Music From The Eastblock Jungles che fa il verso a Music For The Jilted Generation. L’opera in due volumi usciti separatamente (e il logo in bellavista) come da scuola Aphex Twin. Proxy (ovvero il russo Evgeny Pozharnov) passa all’attacco sulla lunga distanza con quello che è una sorta di bibbia personale, un viaggio tra vecchi cavalli da battaglia, re-work e tracce inedite composte e riassemblate in completo isolamento a Vladivostok negli ultimi anni e ispirate dall’amore per Liam Howlett e soci.

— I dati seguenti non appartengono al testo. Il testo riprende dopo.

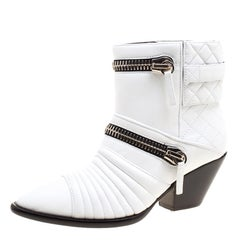 Giuseppe Zanotti White Quilted Leather Ankle Boots Size 38.5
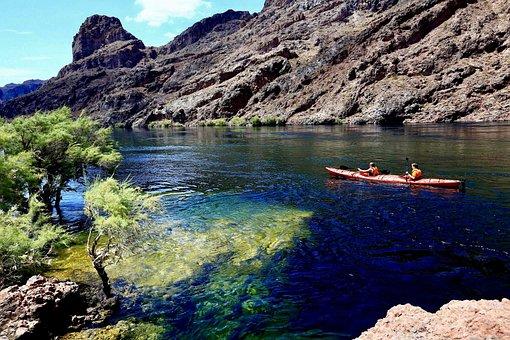 Kayak, Kayaking, Rowing A Boat, Colorado River, River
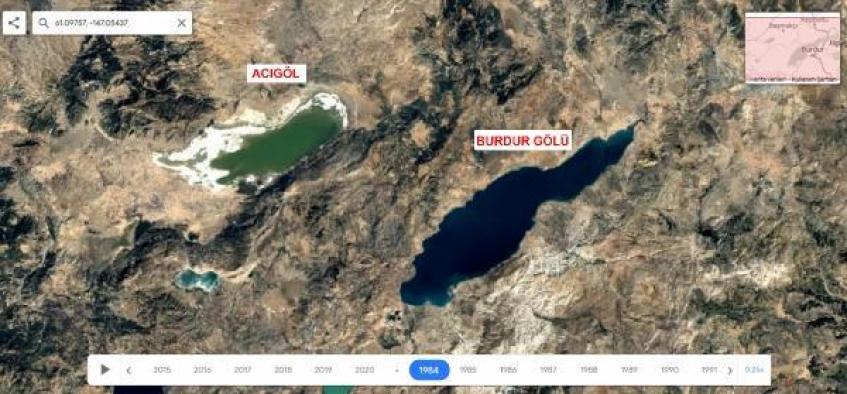 36 yıllık uydu fotoğrafları kuruyan gölleri ortaya çıkardı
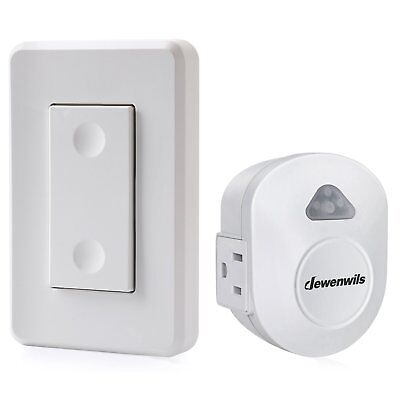 DEWENWILS Wireless Wall Switch Remote Control Outlet, Electrical Remote On Off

Sulla caratura di Pozharnov già certificavano i plausi – e relativi remix – di Crookers, Bloody Beetrooths e dell’intera scueria di Tiga che, nel lontano 2006, lo scoprì e portò alla corte della personale Turbo Recordings, e non ultimi i Prodigy stessi che, nel 1997, gli cambiarono la vita in un indimenticabile concerto nella piazza rossa per poi commissionargli, dodici anni dopo, due remix di Invaders Must Die. E non dimentichiamo che se le bombe dancefloor sull’onda electro di fine 00s – qui riproposte – si chiamavano The Raven e Dancing In The Dark, una traccia culto assoluto come Destroy azzerava le distanze tra l’electro dei 00s, la scena techno più metallica dell’inizio dei ’90 con il suo distintivo hoover sound (non a caso il pezzo citava il riff alla Juno “modificata” di Mentasm dei Second Phase, ovvero Joey Beltram e Mundo Muzique) e l’ondata di jungle per le masse (punk-rock) degli idolatrati dell’Essex.

Pubblicati a novembre 2012 e febbraio 2013 sia sulla sodale Turbo che sulla Dim Mak di un altro fan, Steve Aoki , i due volumi della Music From The Eastblock Jungles (infine pubblicati in edizione omnia) rappresentano un mosaico compatto ed efficace dall’indistinguibile retrogusto cupo e polveroso da Armata Rossa. Con un background tipicamente Est europeo come quello di fine Duemila dominato da Depeche Mode, Prodigy e Goa Trance, la coordinata principale rimane comunque una electro “conservatrice”, anche se il russo, armato di Roland e qualche campionamento, è in grado di mettere a segno colpi potentissimi senza mettersi a fare del facile citazionismo d’n’b, breabeat o ardokore.

Pozharnov, anzi, si muove con destrezza lungo il continuum del genere pescando, di volta in volta, da ritmiche industrial e sincopi Miami bass (Raw, Revolution – original mix), locked groove – e wobblate – à la Mr. Oizo (9000 Original Mix) e marce Beltram (Blood), acid (Audio 16) e remember r&s (Kamuyi)  e, naturalmente, un bel po’ di angst à la Charly (già, quella con la Juno). Senza farsi mancare l’assalto all’arma bianca all’esercito EDM – erede per molti versi del Prodigy pensiero – con pezzi sbaraglia concorrenza quali Cobra Combo, Red Juke, Who Are You, alla faccia della Owsla o dell’ultimo Benga.

Non è tutto qui. In Time, Coke, 8000 o Junk introducono tocchi groovey, bizzarrie in loop à la Muslim Disco Club, voci esotiche e un po’ d’ironia che non guastano in una scaletta a prova di Glasnost’ e nera come la pece. Il picco dark? Sicuramente Raja Ganja tra un campionamento di note di piano tra le più sinistre, fumatissime scansioni vocali e sincopi spastiche (ma sicuramente anche Abyss con i suoi field sinfonici non scherza).

Lavoro importante per amanti dell’elettronica più rockista di lungo corso (Parasite – Original Mix), per giovani leve alla ricerca di degni eredi dei Prodigy sul versante dancefloor o spessori diversi da tanta electro usa e getta in circolazione.